I do not want to make accusations; I want to spur the inert and the unaware to action. And so I ask--not just to my peers in the legal world, but to all comers--what are you gonna do? Will you accept injustice? Will you sit silent? Or will you think critically, speak out, and help to build a new foundation?

Introducing the Rogue J.D.

This blog is a manifesto of sorts.

I've been wanting to start a "real blog" for some time now. Like many bright young things of my generation, I've been a casual blogger for years--mostly on the now-dying Livejournal, which I left following its sale to a Russian marketing company and ensuing questionable changes to its user and privacy policies. I haven't blogged much since then. For awhile, I was too busy, with school, with BarBri, and then with the disappointments of an unforgiving job market for new J.D.s.

But now it's time to get serious.

What I want to talk about here is threefold. First, I want to talk about justice, and about the American legal system, and why they do not exist in the same sphere. Inherent in this discussion is the problematic nature of American legal education as well as the broken values and ingrained classism of our legal culture.

Second, I want to talk about my personal journey inside and outside the legal world. Part of this story will be the story of why I went to law school in the first place and why my experiences there brought me to the realization that law was not a great fit. The main story, however, is the one that I am living--the struggle between my own dreams and societal expectations, between the pressure of debt and material necessity and the need to discover work that I truly believe in and enjoy.

I think this is a conflict that faces many Americans today. Our economy and our culture's skewed ideas about work and material worth are killing our souls and lives. And this is the third topic I want to explore with this blog--what I think of as a spiritual as well as political crisis within our society. So I will discuss politics as well, not only economic politics but queer politics, racial politics, disability politics, and sexual politics, because I believe they are all connected. The political is personal is political.

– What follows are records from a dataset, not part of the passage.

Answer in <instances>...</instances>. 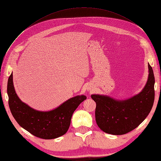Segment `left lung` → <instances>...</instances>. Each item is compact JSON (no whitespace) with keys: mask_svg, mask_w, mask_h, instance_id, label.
<instances>
[{"mask_svg":"<svg viewBox=\"0 0 161 161\" xmlns=\"http://www.w3.org/2000/svg\"><path fill=\"white\" fill-rule=\"evenodd\" d=\"M148 79L139 94L118 101L109 97L92 95L96 103L95 120L104 132L113 135L127 134L142 122L152 109L154 100V76L148 64Z\"/></svg>","mask_w":161,"mask_h":161,"instance_id":"obj_1","label":"left lung"}]
</instances>
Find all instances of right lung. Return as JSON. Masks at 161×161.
<instances>
[{"label":"right lung","instance_id":"add662e5","mask_svg":"<svg viewBox=\"0 0 161 161\" xmlns=\"http://www.w3.org/2000/svg\"><path fill=\"white\" fill-rule=\"evenodd\" d=\"M7 94L9 108L19 125L36 137L46 140L56 138L66 133L73 113L86 99L85 95H78L52 111H36L19 99L14 89L13 73L8 80Z\"/></svg>","mask_w":161,"mask_h":161}]
</instances>
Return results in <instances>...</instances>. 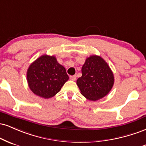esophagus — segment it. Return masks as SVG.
<instances>
[{
  "instance_id": "obj_1",
  "label": "esophagus",
  "mask_w": 146,
  "mask_h": 146,
  "mask_svg": "<svg viewBox=\"0 0 146 146\" xmlns=\"http://www.w3.org/2000/svg\"><path fill=\"white\" fill-rule=\"evenodd\" d=\"M70 78L72 80H75L76 79V75H73V76H70Z\"/></svg>"
}]
</instances>
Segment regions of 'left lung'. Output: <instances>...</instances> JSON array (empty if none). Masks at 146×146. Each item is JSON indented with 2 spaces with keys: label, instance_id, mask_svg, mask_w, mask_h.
<instances>
[{
  "label": "left lung",
  "instance_id": "1",
  "mask_svg": "<svg viewBox=\"0 0 146 146\" xmlns=\"http://www.w3.org/2000/svg\"><path fill=\"white\" fill-rule=\"evenodd\" d=\"M114 77L109 66L100 56L87 58L82 67V76L76 80L81 94L90 100H97L110 92Z\"/></svg>",
  "mask_w": 146,
  "mask_h": 146
}]
</instances>
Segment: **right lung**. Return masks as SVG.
Here are the masks:
<instances>
[{"label":"right lung","instance_id":"right-lung-1","mask_svg":"<svg viewBox=\"0 0 146 146\" xmlns=\"http://www.w3.org/2000/svg\"><path fill=\"white\" fill-rule=\"evenodd\" d=\"M68 78L65 68L54 56H40L27 71L29 88L36 95L45 99L57 94Z\"/></svg>","mask_w":146,"mask_h":146}]
</instances>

I have a job now. It's not a legal job. But it's not one that I enjoy, either. I work as a fundraiser for a major progressive organization, and my experience with their policies has made me question the entire progressive political movement, of which I once counted myself a member.

When you come to question all the institutions with which you once identified, what do you have left?

I have myself. That's all. Myself and my own passions and convictions, the ones that have survived my alienation. The ones that really mean something.

And hopefully, at some point, I'll have you, the readers, to make this journey with me.